TASK> Write out all the data verbatim. Skip images.

GIVEN INFORMATION>
· · · · ·

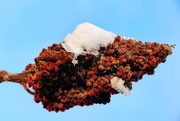Dolde eines Essigbaumes mit einem Schneehäubchen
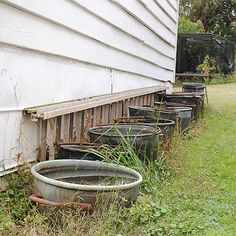 Copper Kettles kill mosquito larvae.  collect rain water in copper kettles.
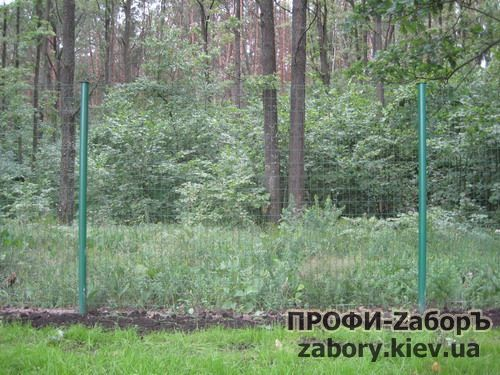 zabor_setka_pvh-6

· · · · ·

ANSWER BOX>
Dolde eines Essigbaumes mit einem Schneehäubchen
 Copper Kettles kill mosquito larvae.  collect rain water in copper kettles.
 zabor_setka_pvh-6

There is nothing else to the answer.